_TASK TO COMPLETE_
Return every line of the listing below that contains the string "beak".

_MATERIAL FOR THIS TASK_
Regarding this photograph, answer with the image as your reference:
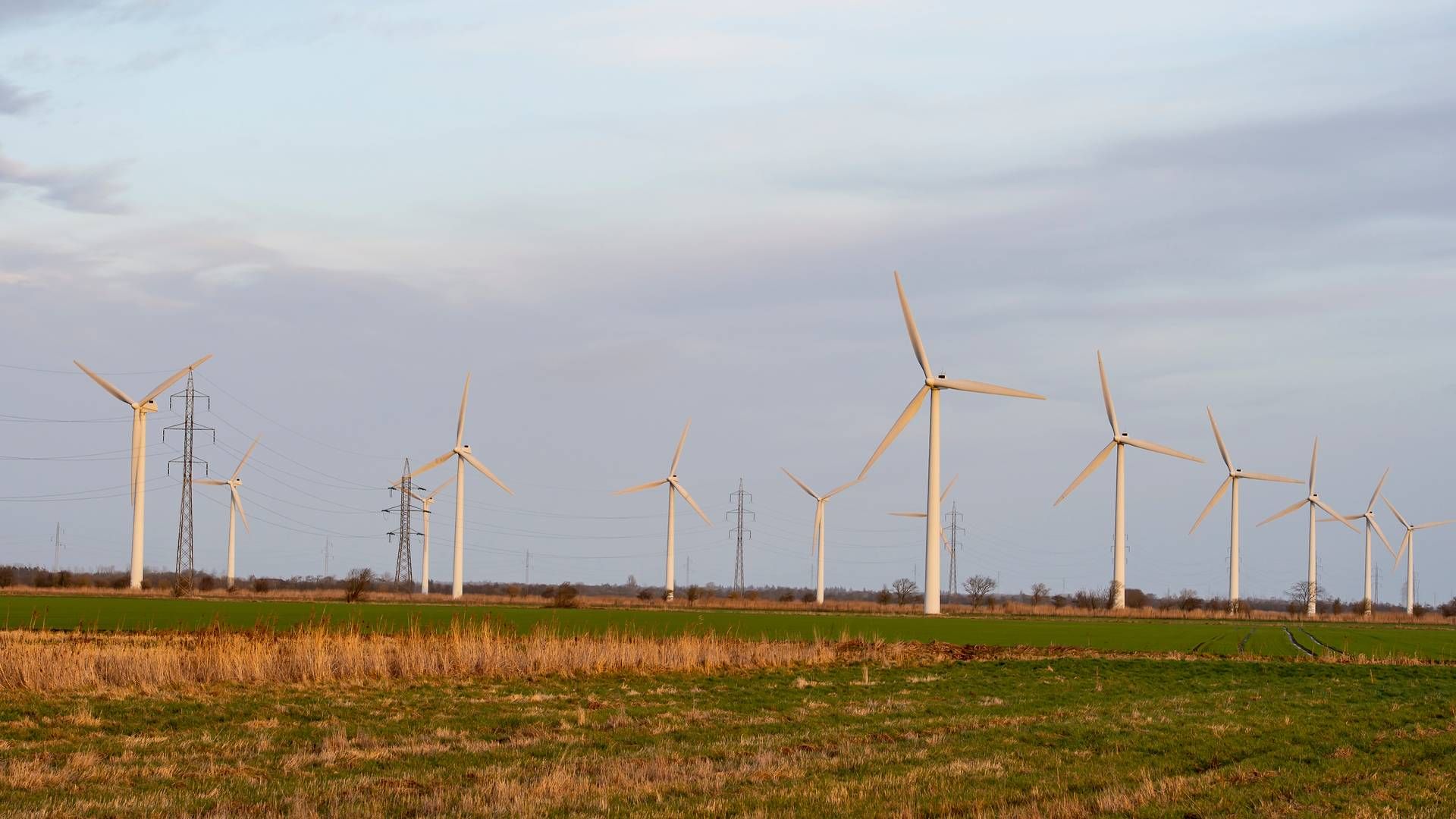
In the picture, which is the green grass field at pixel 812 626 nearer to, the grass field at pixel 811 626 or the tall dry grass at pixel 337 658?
the grass field at pixel 811 626

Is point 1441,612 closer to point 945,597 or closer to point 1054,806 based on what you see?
point 945,597

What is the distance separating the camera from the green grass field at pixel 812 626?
49625 millimetres

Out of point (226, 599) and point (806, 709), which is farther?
point (226, 599)

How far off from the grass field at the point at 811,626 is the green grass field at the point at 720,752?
1595 centimetres

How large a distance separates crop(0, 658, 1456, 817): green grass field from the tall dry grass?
4.43 feet

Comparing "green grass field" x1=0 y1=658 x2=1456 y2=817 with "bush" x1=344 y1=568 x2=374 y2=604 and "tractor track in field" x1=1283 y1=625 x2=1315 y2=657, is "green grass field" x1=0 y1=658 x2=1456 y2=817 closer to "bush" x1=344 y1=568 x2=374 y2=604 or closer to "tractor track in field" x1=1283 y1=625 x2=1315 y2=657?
"tractor track in field" x1=1283 y1=625 x2=1315 y2=657

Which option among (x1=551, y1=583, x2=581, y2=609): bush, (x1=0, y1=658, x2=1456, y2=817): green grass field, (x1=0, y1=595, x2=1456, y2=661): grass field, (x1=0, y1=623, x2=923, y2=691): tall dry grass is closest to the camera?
(x1=0, y1=658, x2=1456, y2=817): green grass field

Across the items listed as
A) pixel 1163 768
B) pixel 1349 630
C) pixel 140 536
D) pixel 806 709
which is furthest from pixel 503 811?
pixel 140 536

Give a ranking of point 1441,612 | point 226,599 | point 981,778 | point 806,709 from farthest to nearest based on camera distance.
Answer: point 1441,612
point 226,599
point 806,709
point 981,778

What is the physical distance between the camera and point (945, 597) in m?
162

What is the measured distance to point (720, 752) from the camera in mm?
18609

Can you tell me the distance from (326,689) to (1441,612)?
12410cm

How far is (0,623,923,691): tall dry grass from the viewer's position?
25.6 metres

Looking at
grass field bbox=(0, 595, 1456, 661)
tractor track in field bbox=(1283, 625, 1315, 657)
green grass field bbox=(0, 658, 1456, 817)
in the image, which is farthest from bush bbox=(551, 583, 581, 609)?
green grass field bbox=(0, 658, 1456, 817)
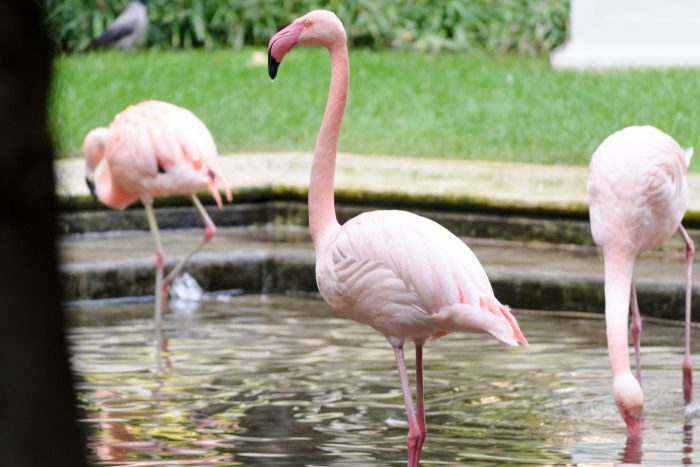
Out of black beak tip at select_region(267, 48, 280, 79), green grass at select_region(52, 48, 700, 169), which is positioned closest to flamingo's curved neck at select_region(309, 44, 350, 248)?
black beak tip at select_region(267, 48, 280, 79)

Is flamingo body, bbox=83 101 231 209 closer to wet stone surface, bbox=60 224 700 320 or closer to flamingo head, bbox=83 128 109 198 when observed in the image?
flamingo head, bbox=83 128 109 198

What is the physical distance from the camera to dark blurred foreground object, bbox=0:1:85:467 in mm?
1936

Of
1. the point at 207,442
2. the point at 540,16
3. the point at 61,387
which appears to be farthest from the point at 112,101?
the point at 61,387

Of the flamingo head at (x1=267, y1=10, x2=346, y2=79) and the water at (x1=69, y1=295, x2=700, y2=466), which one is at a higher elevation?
the flamingo head at (x1=267, y1=10, x2=346, y2=79)

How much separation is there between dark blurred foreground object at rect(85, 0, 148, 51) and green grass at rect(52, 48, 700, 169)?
25cm

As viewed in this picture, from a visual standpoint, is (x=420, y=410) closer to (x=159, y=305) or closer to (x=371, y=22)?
(x=159, y=305)

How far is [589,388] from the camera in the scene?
5.91 meters

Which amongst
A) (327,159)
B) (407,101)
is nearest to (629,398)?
(327,159)

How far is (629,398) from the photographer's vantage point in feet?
15.5

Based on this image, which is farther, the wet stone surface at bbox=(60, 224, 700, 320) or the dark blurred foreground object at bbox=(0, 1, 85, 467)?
the wet stone surface at bbox=(60, 224, 700, 320)

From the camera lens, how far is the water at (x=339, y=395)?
198 inches

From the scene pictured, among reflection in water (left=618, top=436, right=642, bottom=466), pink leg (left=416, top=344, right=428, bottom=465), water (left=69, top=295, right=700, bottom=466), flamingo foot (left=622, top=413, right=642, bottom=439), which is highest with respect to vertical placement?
pink leg (left=416, top=344, right=428, bottom=465)

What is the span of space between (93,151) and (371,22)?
805 centimetres

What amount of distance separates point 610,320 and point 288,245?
12.1ft
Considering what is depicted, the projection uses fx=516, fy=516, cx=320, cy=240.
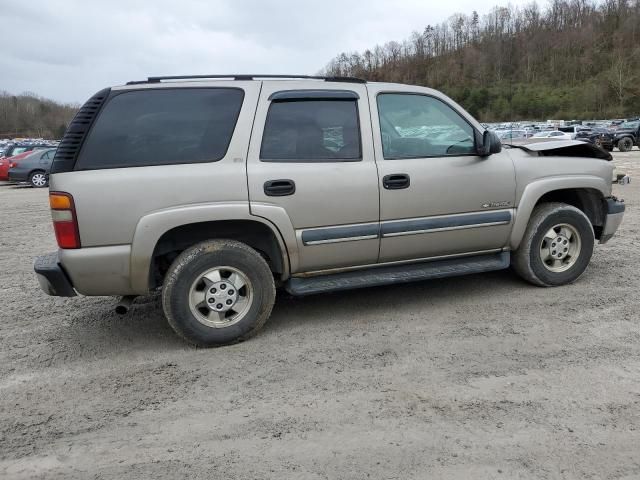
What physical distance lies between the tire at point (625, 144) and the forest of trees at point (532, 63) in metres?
53.2

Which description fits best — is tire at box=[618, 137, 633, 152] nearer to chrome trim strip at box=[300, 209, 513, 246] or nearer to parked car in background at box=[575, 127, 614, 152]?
parked car in background at box=[575, 127, 614, 152]

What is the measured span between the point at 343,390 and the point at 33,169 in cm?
1999

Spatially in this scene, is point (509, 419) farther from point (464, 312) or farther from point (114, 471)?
point (114, 471)

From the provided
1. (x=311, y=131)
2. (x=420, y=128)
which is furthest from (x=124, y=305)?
(x=420, y=128)

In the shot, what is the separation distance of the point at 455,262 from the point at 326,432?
91.8 inches

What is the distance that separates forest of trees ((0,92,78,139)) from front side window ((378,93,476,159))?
104800mm

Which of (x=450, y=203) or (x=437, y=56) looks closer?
(x=450, y=203)

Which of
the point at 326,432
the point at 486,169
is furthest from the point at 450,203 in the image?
the point at 326,432

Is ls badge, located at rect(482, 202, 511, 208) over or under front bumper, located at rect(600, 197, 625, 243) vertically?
over

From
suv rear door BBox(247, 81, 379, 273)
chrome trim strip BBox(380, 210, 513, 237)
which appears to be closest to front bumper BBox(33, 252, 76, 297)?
suv rear door BBox(247, 81, 379, 273)

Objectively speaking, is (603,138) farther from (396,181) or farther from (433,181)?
(396,181)

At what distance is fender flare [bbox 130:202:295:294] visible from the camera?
11.7 feet

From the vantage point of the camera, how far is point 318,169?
155 inches

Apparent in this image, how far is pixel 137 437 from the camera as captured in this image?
108 inches
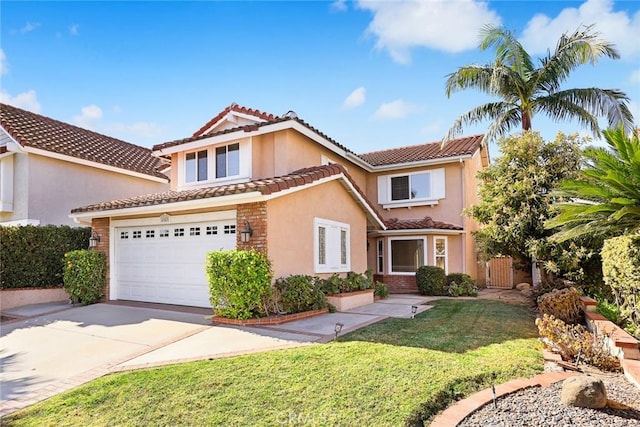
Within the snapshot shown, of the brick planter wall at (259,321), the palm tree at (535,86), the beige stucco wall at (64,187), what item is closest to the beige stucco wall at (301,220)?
the brick planter wall at (259,321)

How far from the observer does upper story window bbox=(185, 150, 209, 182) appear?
53.3 feet

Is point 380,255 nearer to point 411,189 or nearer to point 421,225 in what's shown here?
point 421,225

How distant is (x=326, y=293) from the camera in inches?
527

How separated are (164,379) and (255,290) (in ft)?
14.7

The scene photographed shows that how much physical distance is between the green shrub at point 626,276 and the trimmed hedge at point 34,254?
17313 millimetres

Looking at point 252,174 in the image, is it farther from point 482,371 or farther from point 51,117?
point 51,117

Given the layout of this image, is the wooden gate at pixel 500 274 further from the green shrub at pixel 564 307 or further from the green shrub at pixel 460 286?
the green shrub at pixel 564 307

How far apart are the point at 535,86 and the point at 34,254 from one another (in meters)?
22.7

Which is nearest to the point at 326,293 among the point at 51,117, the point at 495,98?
the point at 495,98

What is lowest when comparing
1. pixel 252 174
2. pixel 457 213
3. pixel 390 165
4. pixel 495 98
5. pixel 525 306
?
pixel 525 306

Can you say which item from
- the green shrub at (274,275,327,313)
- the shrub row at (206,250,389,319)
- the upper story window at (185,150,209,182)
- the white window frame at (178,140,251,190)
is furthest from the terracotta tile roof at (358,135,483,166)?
the shrub row at (206,250,389,319)

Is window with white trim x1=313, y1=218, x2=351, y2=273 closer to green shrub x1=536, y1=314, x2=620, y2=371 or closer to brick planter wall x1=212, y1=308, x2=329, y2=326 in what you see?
brick planter wall x1=212, y1=308, x2=329, y2=326

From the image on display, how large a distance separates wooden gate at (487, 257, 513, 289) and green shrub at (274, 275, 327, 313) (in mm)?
14324

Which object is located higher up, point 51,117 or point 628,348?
point 51,117
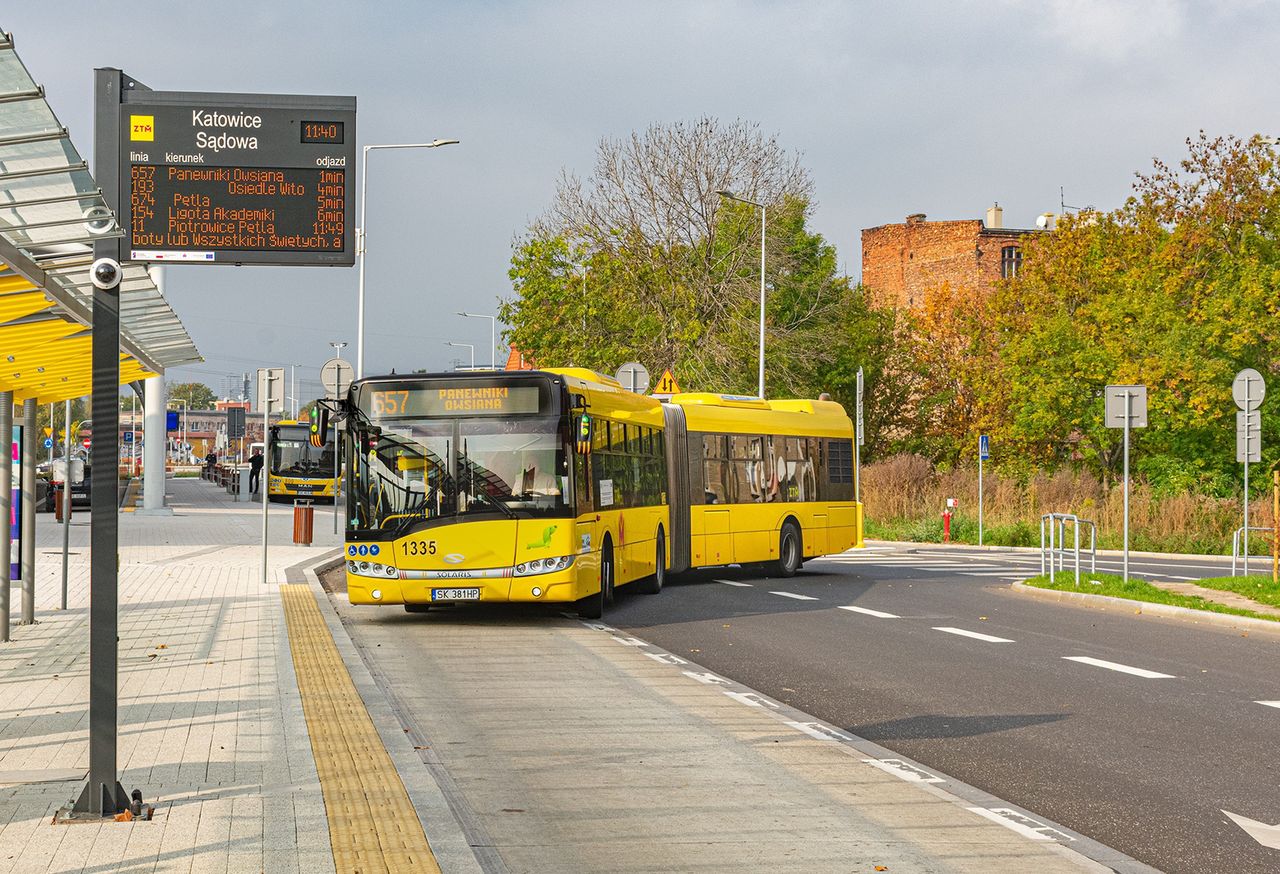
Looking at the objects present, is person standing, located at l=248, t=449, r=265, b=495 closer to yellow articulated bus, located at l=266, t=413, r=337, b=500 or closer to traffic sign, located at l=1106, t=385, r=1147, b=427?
yellow articulated bus, located at l=266, t=413, r=337, b=500

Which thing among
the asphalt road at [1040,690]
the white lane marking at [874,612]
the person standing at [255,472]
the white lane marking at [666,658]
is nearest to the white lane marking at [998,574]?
the asphalt road at [1040,690]

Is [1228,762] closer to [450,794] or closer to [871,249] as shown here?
[450,794]

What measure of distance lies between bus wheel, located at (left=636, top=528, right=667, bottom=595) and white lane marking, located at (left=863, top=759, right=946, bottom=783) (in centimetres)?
1265


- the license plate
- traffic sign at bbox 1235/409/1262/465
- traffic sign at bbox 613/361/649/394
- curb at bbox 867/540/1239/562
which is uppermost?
traffic sign at bbox 613/361/649/394

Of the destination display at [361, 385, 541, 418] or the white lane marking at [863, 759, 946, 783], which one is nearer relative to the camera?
the white lane marking at [863, 759, 946, 783]

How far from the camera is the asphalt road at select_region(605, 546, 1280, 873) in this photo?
25.2ft

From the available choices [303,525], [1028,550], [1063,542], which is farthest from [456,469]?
[1028,550]

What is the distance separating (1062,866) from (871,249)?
7673cm

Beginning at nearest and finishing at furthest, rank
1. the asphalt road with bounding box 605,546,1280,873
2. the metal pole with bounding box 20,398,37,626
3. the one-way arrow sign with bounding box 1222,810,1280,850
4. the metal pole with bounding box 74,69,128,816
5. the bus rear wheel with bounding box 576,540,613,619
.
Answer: the metal pole with bounding box 74,69,128,816 < the one-way arrow sign with bounding box 1222,810,1280,850 < the asphalt road with bounding box 605,546,1280,873 < the metal pole with bounding box 20,398,37,626 < the bus rear wheel with bounding box 576,540,613,619

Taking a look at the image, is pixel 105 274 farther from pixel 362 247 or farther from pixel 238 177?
pixel 362 247

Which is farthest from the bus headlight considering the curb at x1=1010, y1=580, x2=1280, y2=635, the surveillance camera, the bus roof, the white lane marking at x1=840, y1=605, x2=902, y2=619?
the surveillance camera

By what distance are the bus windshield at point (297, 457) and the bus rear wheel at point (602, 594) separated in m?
42.6

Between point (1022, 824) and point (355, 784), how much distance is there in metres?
3.14

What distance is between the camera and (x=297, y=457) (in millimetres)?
60062
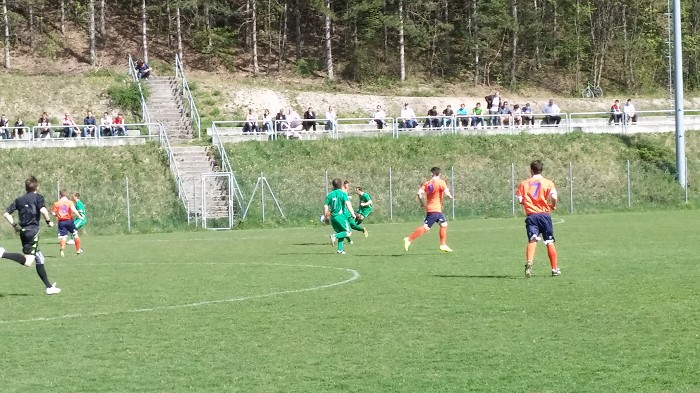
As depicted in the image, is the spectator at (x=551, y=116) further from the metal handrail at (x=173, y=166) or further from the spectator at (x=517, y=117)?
the metal handrail at (x=173, y=166)

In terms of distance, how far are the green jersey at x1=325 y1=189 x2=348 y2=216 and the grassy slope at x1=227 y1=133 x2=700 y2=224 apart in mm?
17657

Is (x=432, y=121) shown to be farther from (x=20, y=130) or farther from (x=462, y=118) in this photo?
(x=20, y=130)

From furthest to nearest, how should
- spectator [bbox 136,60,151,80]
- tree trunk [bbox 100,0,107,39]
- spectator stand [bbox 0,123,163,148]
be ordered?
tree trunk [bbox 100,0,107,39]
spectator [bbox 136,60,151,80]
spectator stand [bbox 0,123,163,148]

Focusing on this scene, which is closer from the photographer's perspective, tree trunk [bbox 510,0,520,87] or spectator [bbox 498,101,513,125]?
spectator [bbox 498,101,513,125]

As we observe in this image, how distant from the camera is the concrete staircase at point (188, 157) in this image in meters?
44.5

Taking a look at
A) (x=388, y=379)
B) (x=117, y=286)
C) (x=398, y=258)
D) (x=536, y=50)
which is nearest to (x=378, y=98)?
(x=536, y=50)

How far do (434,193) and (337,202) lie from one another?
2459mm

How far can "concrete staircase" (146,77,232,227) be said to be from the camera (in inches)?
1752

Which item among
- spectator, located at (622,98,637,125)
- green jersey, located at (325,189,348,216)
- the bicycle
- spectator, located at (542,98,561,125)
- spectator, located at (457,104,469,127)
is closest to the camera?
green jersey, located at (325,189,348,216)

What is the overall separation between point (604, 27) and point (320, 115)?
1110 inches

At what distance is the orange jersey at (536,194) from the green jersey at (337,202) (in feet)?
26.8

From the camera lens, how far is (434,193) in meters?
24.6

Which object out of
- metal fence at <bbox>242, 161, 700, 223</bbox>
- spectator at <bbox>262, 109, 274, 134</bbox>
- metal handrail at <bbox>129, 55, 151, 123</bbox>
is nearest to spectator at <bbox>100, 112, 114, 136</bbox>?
metal handrail at <bbox>129, 55, 151, 123</bbox>

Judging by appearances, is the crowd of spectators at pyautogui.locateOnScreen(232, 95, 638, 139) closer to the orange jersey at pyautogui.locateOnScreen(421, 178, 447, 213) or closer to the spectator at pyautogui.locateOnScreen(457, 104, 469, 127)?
the spectator at pyautogui.locateOnScreen(457, 104, 469, 127)
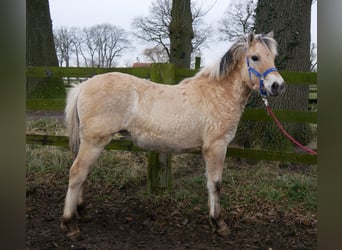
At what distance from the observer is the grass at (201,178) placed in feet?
13.8

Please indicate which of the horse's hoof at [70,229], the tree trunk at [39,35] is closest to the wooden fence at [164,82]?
the horse's hoof at [70,229]

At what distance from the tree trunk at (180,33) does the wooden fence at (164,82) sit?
174 centimetres

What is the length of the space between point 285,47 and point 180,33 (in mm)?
2017

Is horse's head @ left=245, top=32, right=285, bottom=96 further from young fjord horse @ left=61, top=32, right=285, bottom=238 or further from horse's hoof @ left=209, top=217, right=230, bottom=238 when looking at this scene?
horse's hoof @ left=209, top=217, right=230, bottom=238

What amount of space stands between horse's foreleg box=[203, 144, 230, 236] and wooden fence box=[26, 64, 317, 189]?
0.75 m

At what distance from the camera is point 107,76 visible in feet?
11.8

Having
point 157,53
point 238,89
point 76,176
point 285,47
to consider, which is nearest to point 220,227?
point 238,89

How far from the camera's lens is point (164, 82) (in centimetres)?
436

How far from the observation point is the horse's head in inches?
128

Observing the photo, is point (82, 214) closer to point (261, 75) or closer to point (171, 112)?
point (171, 112)

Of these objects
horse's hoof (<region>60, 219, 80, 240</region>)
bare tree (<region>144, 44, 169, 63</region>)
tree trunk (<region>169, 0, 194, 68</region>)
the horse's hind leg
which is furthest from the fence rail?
bare tree (<region>144, 44, 169, 63</region>)
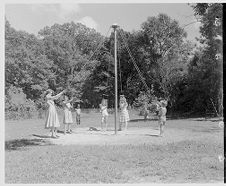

_WRITTEN SOLUTION_
Out of black beak tip at select_region(267, 48, 280, 79), green grass at select_region(52, 48, 700, 169), which is positioned closest to flamingo's curved neck at select_region(309, 44, 350, 248)?
black beak tip at select_region(267, 48, 280, 79)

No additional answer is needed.